EXTRACT PROVIDED –

'''

[Mlir-commits] [mlir] [mlir][Vector] Update patterns for flattening vector.xfer Ops (2/N) (PR #73523)

Mon Dec 4 13:37:18 PST 2023

================
@@ -542,45 +544,99 @@ class FlattenContiguousRowMajorTransferReadPattern
     auto loc = transferReadOp.getLoc();
     Value vector = transferReadOp.getVector();
     VectorType vectorType = cast<VectorType>(vector.getType());
-    Value source = transferReadOp.getSource();
+    auto source = transferReadOp.getSource();
     MemRefType sourceType = dyn_cast<MemRefType>(source.getType());
+
+    // 0. Check pre-conditions
     // Contiguity check is valid on tensors only.
     if (!sourceType)
       return failure();
+    // If this is already 0D/1D, there's nothing to do.
     if (vectorType.getRank() <= 1)
-      // Already 0D/1D, nothing to do.
       return failure();
     if (!vector::isContiguousSlice(sourceType, vectorType))

'''

RAW DATA –
'''

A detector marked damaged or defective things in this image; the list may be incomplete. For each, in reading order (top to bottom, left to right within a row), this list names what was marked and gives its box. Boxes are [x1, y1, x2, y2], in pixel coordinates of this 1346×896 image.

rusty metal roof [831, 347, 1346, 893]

'''
'''

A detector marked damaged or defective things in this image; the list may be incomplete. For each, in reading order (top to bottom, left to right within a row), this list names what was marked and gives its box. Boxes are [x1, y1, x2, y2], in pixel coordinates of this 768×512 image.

'''

STATED EXERCISE 1 –
Answer these questions about the patch email, one line each:
(a) What pull request number appears in the patch email's title?
(b) On what date was the patch email posted?
(c) What does the code return when `vectorType.getRank() <= 1`?
STATED EXERCISE 2 – Copy from the patch email everything from "if (vectorType.getRank() <= 1)" down to "if (!vector::isContiguousSlice(sourceType, vectorType))".

TASK RESPONSE 1 –
(a) PR #73523
(b) Mon Dec 4, 2023
(c) failure()

TASK RESPONSE 2 –
if (vectorType.getRank() <= 1)
-      // Already 0D/1D, nothing to do.
       return failure();
     if (!vector::isContiguousSlice(sourceType, vectorType))